Kurt Schaefer, deputy director and general counsel with the DNR, said the coalition’s figure isn’t reasonable. Under DNR estimates, elevators or stairs to reach the lift span, improvements to the lift span itself, and other repairs to the bridge would cost $6 million to $10 million.
“The lift span hasn’t been used since 1986, so we’re not even sure if it’s going to work at all,” Schaefer said. “In their plan, they only have $50,000 for lift span improvements, which we think is much too low.”
Even if the Save the Katy Bridge Coalition is able to raise the $1 million it says is needed, the bridge will not necessarily be spared. That’s because their goal does not include money to buy the bridge from Union Pacific Railroad Co.
Union Pacific owns the bridge and wants to tear it down to use the metal for another bridge east of Jefferson City.
Plans to dismantle the bridge are on hold because Attorney General Jay Nixon filed a lawsuit against Gov. Matt Blunt’s administration and the DNR challenging their decision to relinquish the state’s right to use the bridge for the Katy Trail in June.
If renovations do go ahead, Schaefer said he thought it would be pointless to renovate the bridge without having handicapped-access all the time.

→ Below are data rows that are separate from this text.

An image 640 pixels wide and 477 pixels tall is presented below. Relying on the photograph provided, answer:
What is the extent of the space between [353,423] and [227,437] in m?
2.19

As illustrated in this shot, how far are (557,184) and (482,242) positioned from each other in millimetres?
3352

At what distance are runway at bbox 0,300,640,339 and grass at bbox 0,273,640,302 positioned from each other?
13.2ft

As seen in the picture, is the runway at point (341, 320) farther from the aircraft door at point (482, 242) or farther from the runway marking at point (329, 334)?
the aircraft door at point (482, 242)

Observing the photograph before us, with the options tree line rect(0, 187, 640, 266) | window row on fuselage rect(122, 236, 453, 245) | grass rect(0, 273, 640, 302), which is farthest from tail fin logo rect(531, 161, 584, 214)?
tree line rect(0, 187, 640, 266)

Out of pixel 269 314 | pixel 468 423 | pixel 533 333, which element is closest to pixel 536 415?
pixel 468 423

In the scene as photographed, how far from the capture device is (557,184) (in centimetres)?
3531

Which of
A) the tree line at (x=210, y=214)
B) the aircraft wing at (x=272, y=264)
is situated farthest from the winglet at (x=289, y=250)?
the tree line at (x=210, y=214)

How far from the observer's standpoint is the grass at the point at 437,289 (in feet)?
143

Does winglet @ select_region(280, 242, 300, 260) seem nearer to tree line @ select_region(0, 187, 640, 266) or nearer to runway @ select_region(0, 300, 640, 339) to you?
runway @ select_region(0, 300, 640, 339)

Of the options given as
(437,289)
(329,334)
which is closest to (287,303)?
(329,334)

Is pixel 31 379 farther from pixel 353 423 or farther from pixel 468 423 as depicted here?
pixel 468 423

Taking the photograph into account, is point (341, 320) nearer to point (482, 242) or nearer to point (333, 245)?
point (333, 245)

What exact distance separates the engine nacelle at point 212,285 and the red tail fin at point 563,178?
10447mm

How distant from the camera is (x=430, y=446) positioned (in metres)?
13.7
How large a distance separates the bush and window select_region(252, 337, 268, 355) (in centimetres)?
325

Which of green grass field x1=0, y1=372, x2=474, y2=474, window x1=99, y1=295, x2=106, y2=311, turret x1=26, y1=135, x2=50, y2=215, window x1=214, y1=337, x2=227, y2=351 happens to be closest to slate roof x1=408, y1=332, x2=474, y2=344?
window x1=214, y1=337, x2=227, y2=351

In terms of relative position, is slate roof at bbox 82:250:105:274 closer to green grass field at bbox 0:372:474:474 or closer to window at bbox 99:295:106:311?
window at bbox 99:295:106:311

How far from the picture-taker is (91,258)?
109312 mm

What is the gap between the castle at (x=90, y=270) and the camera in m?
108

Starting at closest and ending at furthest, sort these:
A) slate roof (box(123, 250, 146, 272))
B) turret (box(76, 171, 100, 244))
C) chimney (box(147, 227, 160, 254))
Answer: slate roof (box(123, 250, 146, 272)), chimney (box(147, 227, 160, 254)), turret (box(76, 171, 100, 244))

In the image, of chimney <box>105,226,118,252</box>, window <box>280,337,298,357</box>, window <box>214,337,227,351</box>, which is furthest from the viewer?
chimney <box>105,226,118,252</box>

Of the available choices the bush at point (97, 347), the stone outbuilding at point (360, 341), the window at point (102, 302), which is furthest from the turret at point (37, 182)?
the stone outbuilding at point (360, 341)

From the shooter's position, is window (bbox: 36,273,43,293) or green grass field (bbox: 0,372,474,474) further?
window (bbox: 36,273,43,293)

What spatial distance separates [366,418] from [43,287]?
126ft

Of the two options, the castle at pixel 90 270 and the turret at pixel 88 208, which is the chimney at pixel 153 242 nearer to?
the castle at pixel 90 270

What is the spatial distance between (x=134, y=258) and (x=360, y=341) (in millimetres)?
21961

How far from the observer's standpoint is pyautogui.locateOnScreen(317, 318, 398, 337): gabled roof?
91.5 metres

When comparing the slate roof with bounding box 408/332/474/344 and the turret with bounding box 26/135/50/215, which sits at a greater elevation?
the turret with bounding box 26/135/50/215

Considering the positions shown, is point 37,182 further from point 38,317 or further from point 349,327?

“The trail already crosses the river on the neighboring highway bridge,” Schaefer said. “Why would they want to then spend all this money to put in stairs and make it not accessible for all people?”
Sayre said enough people would use the bridge for its view that it would be worth it.
“To be 90 feet off the water on this historic bridge would be an awesome sight and a great tourist attraction,” Sayre said. “Plus the lift span would only have to be up for four to six months of the year.”
Besides the stairs, the coalition would deck the bridge in timber and install high-capacity safety rails. Sayre said the coalition’s plans for decking and safety rails are similar to ones the DNR, the city of Columbia and the University of Missouri have used on other pedestrian bridges throughout the state.
Schaefer said other things like removing the bridge’s lead paint, which would cost $250,000 to $500,000, are not in the coalition’s estimates.
“When you start to think about it, it’s hard to imagine what they think they are going to do for $1 million,” Schaefer said.